Edge inference is distributed: compute lives closer to where data is generated, and latency stays more consistent across geographies.
If users are concentrated in one region, cloud inference can work well. With global users or strict latency budgets, physics works against you. A user in Singapore calling a model hosted in Virginia incurs ~200 ms of round-trip time before anything else happens.
Edge inference mitigates the distance problem by deploying compute regionally, often colocated with the network infrastructure already serving users in that region.
Comparative analysis from InfoWorld finds that edge deployments consistently deliver lower and more predictable latency, with the added benefits of lower bandwidth costs and stronger data sovereignty. Mirantis covers the architecture in detail in its guide to edge AI inference, and we cover the trade-offs from a communications perspective in our edge vs. cloud comparison.
The Telnyx Global Edge Router routes traffic to the nearest regional inference point automatically, so engineers don't have to make the deployment decision call by call.

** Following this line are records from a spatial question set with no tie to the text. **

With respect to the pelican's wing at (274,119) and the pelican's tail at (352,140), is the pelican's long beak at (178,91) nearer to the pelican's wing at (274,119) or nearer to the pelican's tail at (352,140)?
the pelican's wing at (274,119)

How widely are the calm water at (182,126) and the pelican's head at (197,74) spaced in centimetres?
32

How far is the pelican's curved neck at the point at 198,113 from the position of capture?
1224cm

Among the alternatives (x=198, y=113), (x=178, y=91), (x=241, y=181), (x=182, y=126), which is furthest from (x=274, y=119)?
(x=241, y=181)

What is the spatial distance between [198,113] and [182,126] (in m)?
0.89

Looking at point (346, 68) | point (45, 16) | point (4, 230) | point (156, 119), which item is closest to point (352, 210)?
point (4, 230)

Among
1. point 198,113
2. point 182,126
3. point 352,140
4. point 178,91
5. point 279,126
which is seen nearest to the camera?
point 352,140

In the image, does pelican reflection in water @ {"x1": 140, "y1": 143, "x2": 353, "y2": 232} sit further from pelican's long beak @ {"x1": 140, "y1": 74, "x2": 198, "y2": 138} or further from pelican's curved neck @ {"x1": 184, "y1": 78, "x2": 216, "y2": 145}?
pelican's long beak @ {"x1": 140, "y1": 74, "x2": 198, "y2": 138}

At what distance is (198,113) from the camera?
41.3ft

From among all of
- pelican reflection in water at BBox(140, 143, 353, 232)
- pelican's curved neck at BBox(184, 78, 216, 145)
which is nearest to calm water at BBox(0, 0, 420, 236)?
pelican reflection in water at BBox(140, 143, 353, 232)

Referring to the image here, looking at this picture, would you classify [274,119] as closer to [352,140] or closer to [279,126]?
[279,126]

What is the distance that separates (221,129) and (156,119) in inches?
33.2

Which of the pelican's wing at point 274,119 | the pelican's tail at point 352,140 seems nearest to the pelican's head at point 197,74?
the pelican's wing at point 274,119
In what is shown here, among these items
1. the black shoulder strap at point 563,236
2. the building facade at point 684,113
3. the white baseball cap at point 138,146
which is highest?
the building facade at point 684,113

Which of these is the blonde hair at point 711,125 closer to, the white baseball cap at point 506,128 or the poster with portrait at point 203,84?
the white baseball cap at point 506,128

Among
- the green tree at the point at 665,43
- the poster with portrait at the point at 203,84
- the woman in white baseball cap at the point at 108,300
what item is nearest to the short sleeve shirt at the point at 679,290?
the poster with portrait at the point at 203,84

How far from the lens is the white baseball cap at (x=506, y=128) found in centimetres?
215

Voice AI is a canonical case where inference latency makes or breaks the product. The latency budget is short, the failure mode is obvious, and architectural seams are most exposed.
A typical voice-AI pipeline, per turn: capture audio, transmit to a telephony provider, run speech-to-text, send the transcript to an LLM, generate a response, run text-to-speech, and play the audio back. If the user is on one continent and any service is on another, you pay tens to hundreds of milliseconds in pure transit cost on each leg. The ~600 ms benchmark often cited as industry-leading reflects teams that optimize aggressively on top of a multi-vendor architecture; the seams dominate.
Other real-time use cases face the same physics. Algorithmic trading, fraud detection, autonomous systems, real-time recommendations: all have latency budgets measured in tens or hundreds of milliseconds, and all suffer when inference is separated from the data source by a long network path.
We benchmarked leading providers in our voice AI latency comparison; the pattern is consistent: where inference runs dominates latency outcomes.
You can't optimize what you don't measure. For LLM workloads, focus on four metrics:
Time to first token (TTFT): time from request to the first byte of output, what users perceive as responsiveness.
Inter-token latency (ITL): average time between successive tokens once generation has started.
End-to-end latency: full duration from request to final token.
Throughput: tokens or requests served per second.
P50 vs. P95/P99 matter, too. The median reflects a typical user; the tail reflects your worst-served users, and in production, the tail often drives churn.
Inference latency is a systems problem. The model and hardware layers both matter, and both have well-developed optimization playbooks. But for real-time AI, the network layer is where the largest pool of latency lives, and vendor handoffs make it worse.
If you're building voice AI or any real-time application where inference latency directly shapes the user experience, the most leverage is in the architecture, not the model.
This is what AI Agent Infrastructure looks like: carrier-grade telephony, colocated inference, and global communications operating as one system. Telnyx reduces the vendor hops that make most stacks slow.